Jacob Rees-Mogg has sought to soften up Tory Eurosceptic MPs by urging them to accept that “compromise will inevitably be needed” in the run-up to a historic European Council summit on Thursday.
Mr Rees-Mogg, a leading anti-EU figure, is among the senior ministers trying to sell a potential compromise deal to hardline Brexiters.
Writing in the Sunday Telegraph, the leader of the House of Commons insisted that Boris Johnson could be trusted because of his role in the 2016 Vote Leave campaign. “As a Leaver Boris can be trusted. He wants to take back control and has dedicated his political career to this noble cause,” he wrote.
The UK government is braced for a political backlash from Eurosceptics when the final details of the new plan are made public: cabinet ministers are set to receive a briefing later on Sunday.
On Saturday Nigel Dodds, deputy leader of the Democratic Unionist party, voiced doubts about the idea of a “double customs” plan for Northern Ireland in the first sign of resistance to Mr Johnson’s new Brexit proposals.
Northern Ireland must remain fully part of the UK customs union. And Boris Johnson knows it very well
Mr Johnson, the UK’s Brexiter prime minister, has put forward the idea that Northern Ireland could remain legally part of the UK customs area while in practice it would be part of the EU’s customs territory.
But Mr Dodds, speaking to Italian newspaper La Repubblica, hinted that the DUP would not find any such solution acceptable: “Northern Ireland must remain fully part of the UK customs union. And Boris Johnson knows it very well,” he said. “It cannot work because Northern Ireland has to remain fully part of the UK customs union.”
Mr Rees-Mogg told Sky News on Sunday that the government would wait to see the DUP’s reaction once Britain’s actual proposals are published. “Northern Ireland will remain within the UK customs union, we have been explicit about this,” he said.
The current proposal is not dissimilar to the previous idea of a “customs partnership” that was criticised by Mr Rees-Mogg at the time as “cretinous” and “a betrayal of good sense”.

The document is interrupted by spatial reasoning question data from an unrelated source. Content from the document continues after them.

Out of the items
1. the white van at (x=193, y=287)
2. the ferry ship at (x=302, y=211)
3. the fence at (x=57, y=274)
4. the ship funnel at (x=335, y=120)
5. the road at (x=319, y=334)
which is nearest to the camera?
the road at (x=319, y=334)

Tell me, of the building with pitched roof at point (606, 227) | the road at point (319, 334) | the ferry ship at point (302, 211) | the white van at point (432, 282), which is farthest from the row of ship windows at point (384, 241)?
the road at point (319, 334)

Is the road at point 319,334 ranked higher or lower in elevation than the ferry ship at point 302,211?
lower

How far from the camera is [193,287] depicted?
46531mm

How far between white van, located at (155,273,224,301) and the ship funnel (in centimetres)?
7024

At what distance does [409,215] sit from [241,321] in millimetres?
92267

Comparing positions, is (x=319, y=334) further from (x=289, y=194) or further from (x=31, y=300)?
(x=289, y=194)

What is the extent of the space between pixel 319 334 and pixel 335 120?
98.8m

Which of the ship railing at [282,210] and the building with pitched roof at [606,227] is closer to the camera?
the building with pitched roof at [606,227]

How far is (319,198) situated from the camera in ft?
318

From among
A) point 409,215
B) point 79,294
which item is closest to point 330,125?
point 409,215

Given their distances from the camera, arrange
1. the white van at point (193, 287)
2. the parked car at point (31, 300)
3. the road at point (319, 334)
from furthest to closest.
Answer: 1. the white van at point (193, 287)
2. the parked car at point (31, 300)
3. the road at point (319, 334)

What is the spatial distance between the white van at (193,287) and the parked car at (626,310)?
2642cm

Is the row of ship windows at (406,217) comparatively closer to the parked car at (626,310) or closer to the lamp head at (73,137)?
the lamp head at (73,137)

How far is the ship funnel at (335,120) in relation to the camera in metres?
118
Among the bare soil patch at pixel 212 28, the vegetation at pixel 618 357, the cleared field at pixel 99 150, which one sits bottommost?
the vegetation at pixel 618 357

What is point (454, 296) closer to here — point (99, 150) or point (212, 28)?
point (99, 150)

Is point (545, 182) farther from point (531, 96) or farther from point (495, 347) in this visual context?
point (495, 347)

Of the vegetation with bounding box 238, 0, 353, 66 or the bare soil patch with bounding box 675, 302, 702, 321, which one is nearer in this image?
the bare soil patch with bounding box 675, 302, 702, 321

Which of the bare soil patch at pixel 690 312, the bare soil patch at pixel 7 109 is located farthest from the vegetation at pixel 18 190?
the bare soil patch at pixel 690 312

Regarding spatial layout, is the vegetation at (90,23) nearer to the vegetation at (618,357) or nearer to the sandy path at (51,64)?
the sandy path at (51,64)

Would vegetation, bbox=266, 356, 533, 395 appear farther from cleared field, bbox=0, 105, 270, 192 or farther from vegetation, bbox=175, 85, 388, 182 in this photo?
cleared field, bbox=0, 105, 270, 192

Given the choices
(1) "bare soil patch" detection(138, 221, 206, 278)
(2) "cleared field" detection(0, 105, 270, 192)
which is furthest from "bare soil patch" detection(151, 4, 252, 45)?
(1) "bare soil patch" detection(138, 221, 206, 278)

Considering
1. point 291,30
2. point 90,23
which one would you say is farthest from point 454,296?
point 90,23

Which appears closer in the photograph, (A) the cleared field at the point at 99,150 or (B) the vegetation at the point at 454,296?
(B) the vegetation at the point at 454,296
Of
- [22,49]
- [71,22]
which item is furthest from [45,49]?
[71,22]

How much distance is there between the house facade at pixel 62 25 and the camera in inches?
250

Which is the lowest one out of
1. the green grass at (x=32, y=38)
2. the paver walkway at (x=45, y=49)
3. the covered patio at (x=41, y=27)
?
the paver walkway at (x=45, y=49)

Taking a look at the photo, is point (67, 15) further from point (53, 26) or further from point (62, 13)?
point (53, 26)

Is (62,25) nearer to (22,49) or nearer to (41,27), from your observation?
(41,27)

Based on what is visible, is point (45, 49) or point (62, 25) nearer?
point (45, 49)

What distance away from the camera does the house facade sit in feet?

On Sunday Mr Rees-Mogg conceded he could have to “eat my own words”, quoting the Winston Churchill aphorism that eating one’s own words could be a “nourishing diet”.
Mr Rees-Mogg also dismissed comments from Dominic Grieve, former Tory attorney-general, who said the government would need to delay Brexit — even if it gets a new deal through the House of Commons — to give parliament sufficient time to scrutinise the withdrawal agreement bill. “The prime minister is absolutely clear that we are leaving on the 31st of October . . . he is not going to Europe to ask for an extension,” Mr Rees-Mogg said.
Mr Johnson will speak to senior European figures within the next 24 hours to try to drum up support for his deal: European Commission president Jean-Claude Juncker, German chancellor Angela Merkel and French president Emmanuel Macron. He will repeat his threat to take the UK out of the EU without a deal if no-deal is possible — despite the fact that parliament has already voted to force a delay to Brexit in those circumstances.
Brussels is this weekend holding last-ditch talks with Mr Johnson’s team aimed at preventing a no-deal Brexit after a breakthrough in talks between the two sides sparked hopes of an agreement.
Mr Johnson’s team are drawing up plans to fudge the most controversial issue dogging the talks: whether Northern Ireland should be part of the EU customs union to avoid the need for a hard border with the Republic.
Officials close to the negotiations say Mr Johnson would keep Northern Ireland in the UK customs territory in legal terms, meaning it would benefit from any free trade deals struck with third countries, but in practical terms it would be part of the EU customs area.
Britain’s five main business groups have meanwhile written to EU and UK leaders urging them to avoid an “unnecessary, damaging no-deal exit” that would only mean an “extension of uncertainty” and prolong the pain of recent years.
In a letter to Mr Johnson, European Council president Donald Tusk and Mr Juncker — seen by the Financial Times — the business groups urged a “negotiated settlement” even if that could take longer than expected.
“We ask you both to continue the positive tone of discussions,” said the BCC, CBI, FSB, IoD and Make UK. “No-deal does not deliver a clean break. It does not end the uncertainty that stifles business investment and expansion. It does not mean an end to negotiations but instead new, more difficult negotiations.”